Lila a écrit : Je suis aussi d'accord avec toi qu'il faut maîtriser la technique, quitte à l'oublier pour sortir de l'académisme.
C'est élémentaire.
On ne citera pas l'exemple bateau de Picasso, ce serait trop facile ! ^^

Lila a écrit :C'est sans doute pour cela que certains artistes, comme Flaubert que tu cites, ont besoin de perfectionner la forme, pour qu'elle tente à se rapprocher le plus possible de ce qu'il veut exprimer ?

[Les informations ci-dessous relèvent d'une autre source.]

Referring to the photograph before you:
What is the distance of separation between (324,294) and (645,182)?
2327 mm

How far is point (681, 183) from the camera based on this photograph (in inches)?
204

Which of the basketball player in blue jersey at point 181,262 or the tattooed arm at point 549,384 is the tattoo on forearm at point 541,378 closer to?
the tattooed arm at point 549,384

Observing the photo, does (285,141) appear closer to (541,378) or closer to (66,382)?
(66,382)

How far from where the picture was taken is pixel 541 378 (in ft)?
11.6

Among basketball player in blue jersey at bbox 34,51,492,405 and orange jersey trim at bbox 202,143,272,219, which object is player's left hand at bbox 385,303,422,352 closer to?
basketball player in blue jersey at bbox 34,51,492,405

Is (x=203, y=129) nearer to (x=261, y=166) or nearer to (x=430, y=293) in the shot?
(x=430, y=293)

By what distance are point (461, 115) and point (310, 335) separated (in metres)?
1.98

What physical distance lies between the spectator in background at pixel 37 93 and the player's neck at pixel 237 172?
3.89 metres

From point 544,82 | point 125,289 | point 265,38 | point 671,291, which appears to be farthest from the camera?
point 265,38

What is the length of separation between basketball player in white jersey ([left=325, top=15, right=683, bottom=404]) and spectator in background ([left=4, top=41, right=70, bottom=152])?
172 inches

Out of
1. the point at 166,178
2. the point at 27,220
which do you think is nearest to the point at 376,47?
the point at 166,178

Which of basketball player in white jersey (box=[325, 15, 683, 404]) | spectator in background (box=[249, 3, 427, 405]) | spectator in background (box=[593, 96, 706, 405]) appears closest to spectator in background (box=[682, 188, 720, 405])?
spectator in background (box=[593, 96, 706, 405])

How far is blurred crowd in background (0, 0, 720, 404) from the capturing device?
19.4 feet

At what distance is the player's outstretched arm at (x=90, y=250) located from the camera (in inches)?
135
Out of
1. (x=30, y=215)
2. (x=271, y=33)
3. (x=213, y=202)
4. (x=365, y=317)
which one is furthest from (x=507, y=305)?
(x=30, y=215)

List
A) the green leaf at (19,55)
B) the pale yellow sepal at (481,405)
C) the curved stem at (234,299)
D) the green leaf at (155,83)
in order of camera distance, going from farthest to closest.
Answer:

Je pense que oui, en très grande partie, c'est pour avoir enfin l'impression d'obtenir une vague adéquation entre sa pensée et ce qui atterrit sur le papier... ou sur la toile, ou sur la portée, ou sur le marbre. L'être humain étant un être « exprimant » par excellence, grâce au langage articulé entre autre, l'artiste me semble être, quelque part, non seulement celui qui recherche avec le plus d'intensité le Sens, mais aussi celui qui parvient à pousser cette caractéristique humaine jusqu'à son paroxysme, c'est-à-dire qui parvient à exprimer de la manière la plus... pas forcément la plus claire, mais disons la plus adéquate possible le sens ce qu'il cherche à transmettre. Autrement dit, il ne suffit pas seulement d'avoir réussi à mettre la main sur une petite parcelle de Sens, encore faut-il pouvoir transmettre cela au monde, et donc être capable d'user de son art de la manière la plus optimale possible. Donc cela sous-entend : maîtrise totale du dessin académique, ou de l'harmonie/contrepoint, ou de la langue, ou des diverses techniques de travail manuel (sculpture, gravure, etc).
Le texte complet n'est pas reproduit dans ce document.